La pregunta tiene su aquel: en el fondo, es de lo que se trataba en la época de Marción (siglo II) –el primer hereje con nombre y apellidos de la historia de la Iglesia–, cuando este propuso que los cristianos dejaran de considerar como Escritura el Antiguo Testamento y gran parte del Nuevo, por reflejar un Dios que, en realidad, no era verdaderamente cristiano.
En efecto, los cristianos no tenemos en cuenta las leyes alimentarias del Antiguo Testamento (las que prohíben, por ejemplo, consumir carne de cerdo o marisco). Asimismo, tampoco hacemos caso de las leyes penales que ordenan lapidar a una mujer adúltera, matar a las hechiceras, exterminar a los que ofrezcan sacrificios a los dioses o hacer morir a los varones que se acuesten con varones.
Todos tenemos claro que la Palabra de Dios –Cristo en primer lugar, pero también la Escritura– es una Palabra encarnada, lo cual significa que sabe adaptarse a las circunstancias concretas de los seres humanos: sociales, culturales, religiosas, económicas, lingüísticas, etc. Asimismo, también entendemos que la historia de la salvación procede pedagógicamente, es decir, progresivamente, de modo que el hombre y Dios hayan tenido tiempo de acostumbrarse mutuamente el uno al otro: “El Verbo de Dios […] ha habitado en el hombre y se ha hecho Hijo del hombre para acostumbrar al hombre a comprender a Dios y para acostumbrar a Dios a habitar en el hombre” (Ireneo de Lyon, Adversus haereses 3,20,2).
Por eso sorprende cuando, por ejemplo, escuchamos a algunos cristianos defender algunas concepciones económicas del Antiguo Testamento según las cuales cada cierto tiempo –siete años o cincuenta: año santo y año jubilar, respectivamente (cf. Lv 25)– habría que restituir a sus antiguos propietarios las tierras compradas o devolver la libertad a los esclavos (aunque, naturalmente, nadie pida el previo restablecimiento de la esclavitud).
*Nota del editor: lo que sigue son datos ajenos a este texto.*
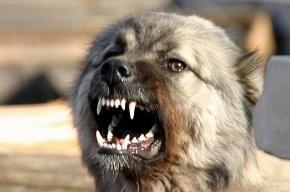 В Пушкинском районе бойцовая собака покусала двух мужчин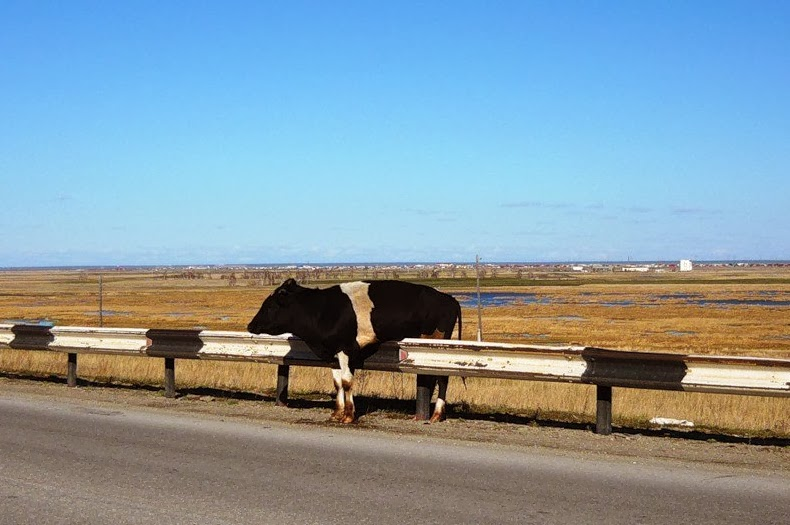 Funny animals of the week - 17 January 2014 (40 pics), cow stuck in highway barrier
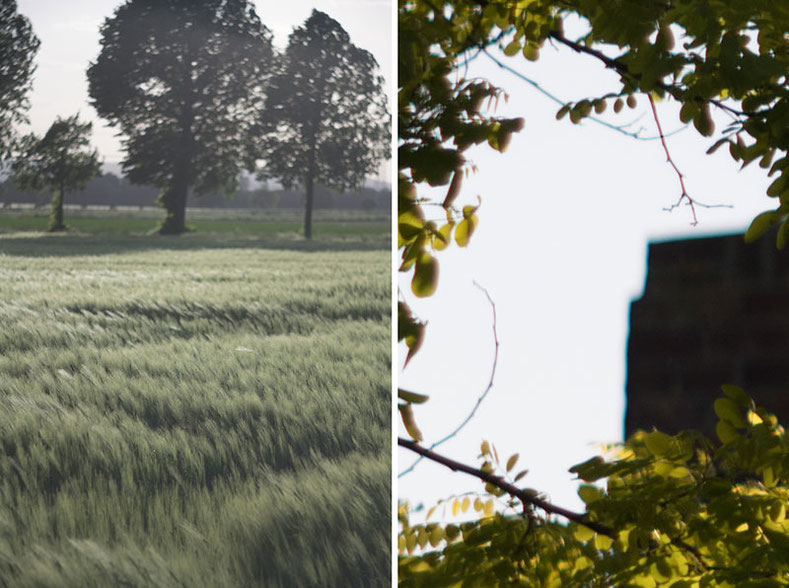 Bildfehler Flare und CAs: Triotar 4/13,5 cm für Exakta an Nikon Z7. Foto: bonnescape.de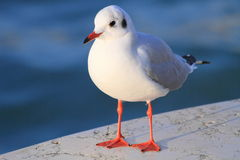 Close up of a sea gull stock images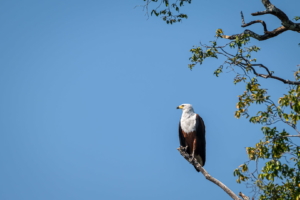 22.9.2019 - Xaro Lodge, Boottransfer - African Fish Eagle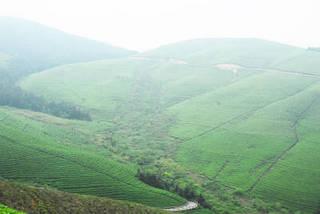 茶畑2.jpg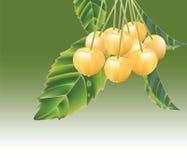 Cerejas amarelas frescas Foto de Stock Royalty Free
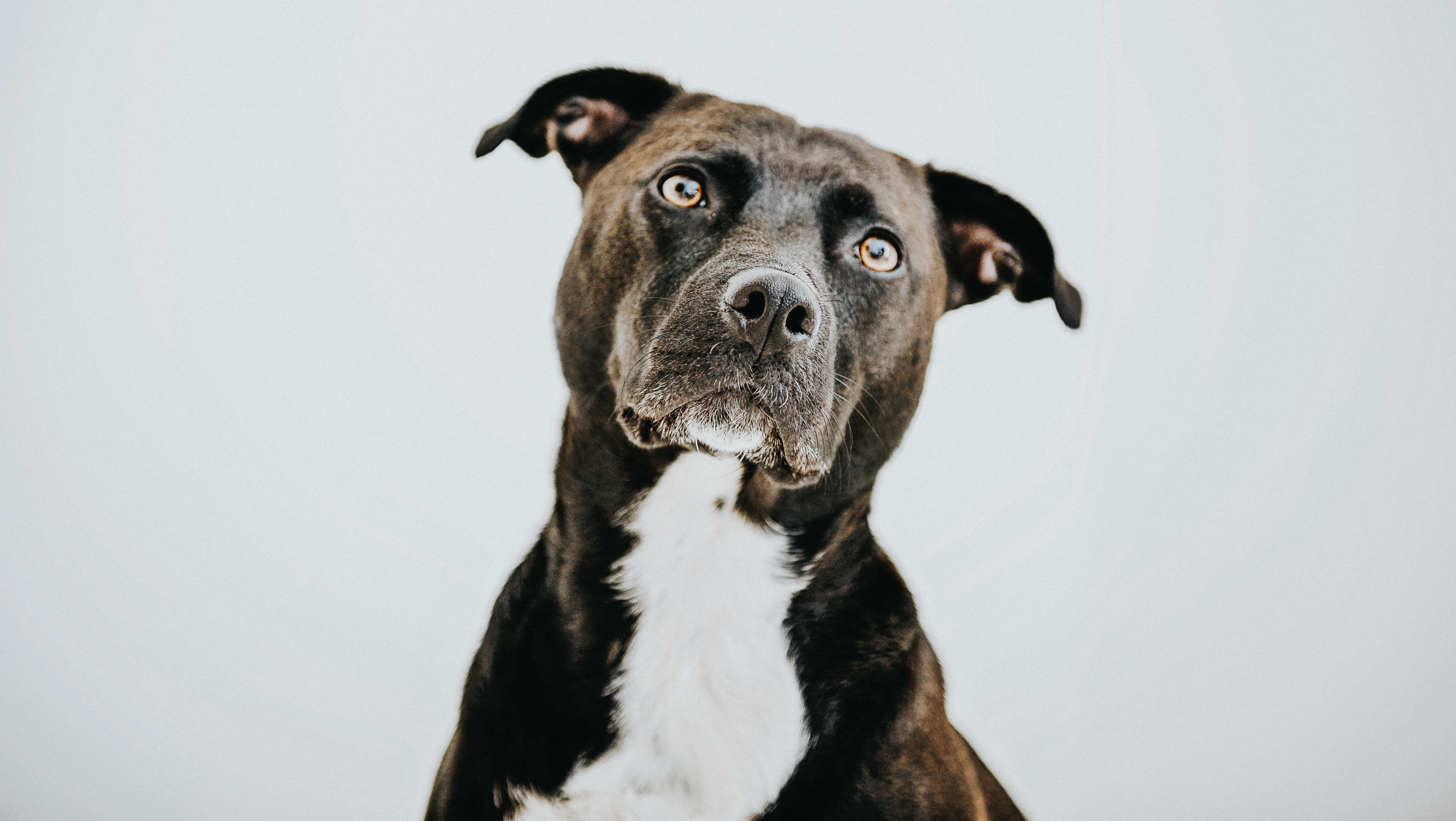 245 Strong Dog Names For Your Powerful Pooch | Cuteness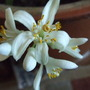 Blossom of lemon shrub/tree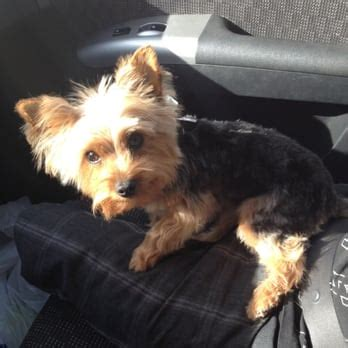 grooming my yorkie karabu pet grooming 17 photos pet groomers oak flower tucson az reviews yelp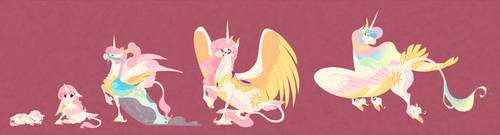 Queen Celestia Age Chart by ThisCrispyKat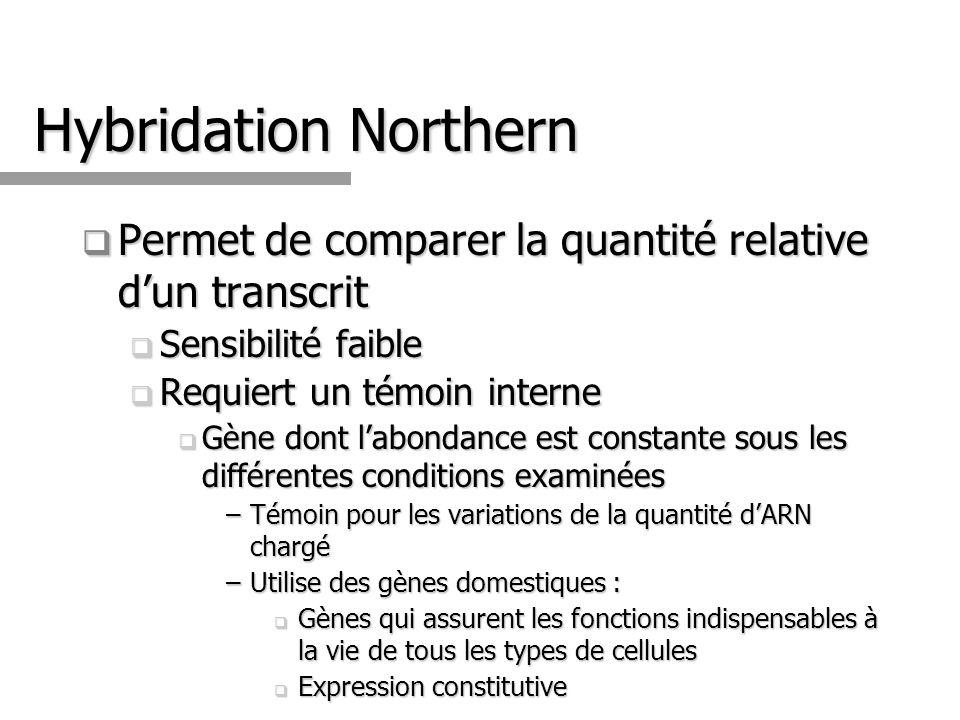Hybridation Northern Permet de comparer la quantité relative d'un transcrit. Sensibilité faible. Requiert un témoin interne.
Una economía social de mercado, como es la nuestra, no podría subsistir con leyes económicas como las que aparecen en la Biblia, que en el fondo necesitan como fundamentación un sistema teocrático. La idea de libertad y de responsabilidad personal, con todas sus consecuencias, son valores irrenunciables en nuestra sociedad. Lo cual no impide descubrir en la Biblia algunas intuiciones germinales que son las que habría que adaptar a nuestra situación concreta.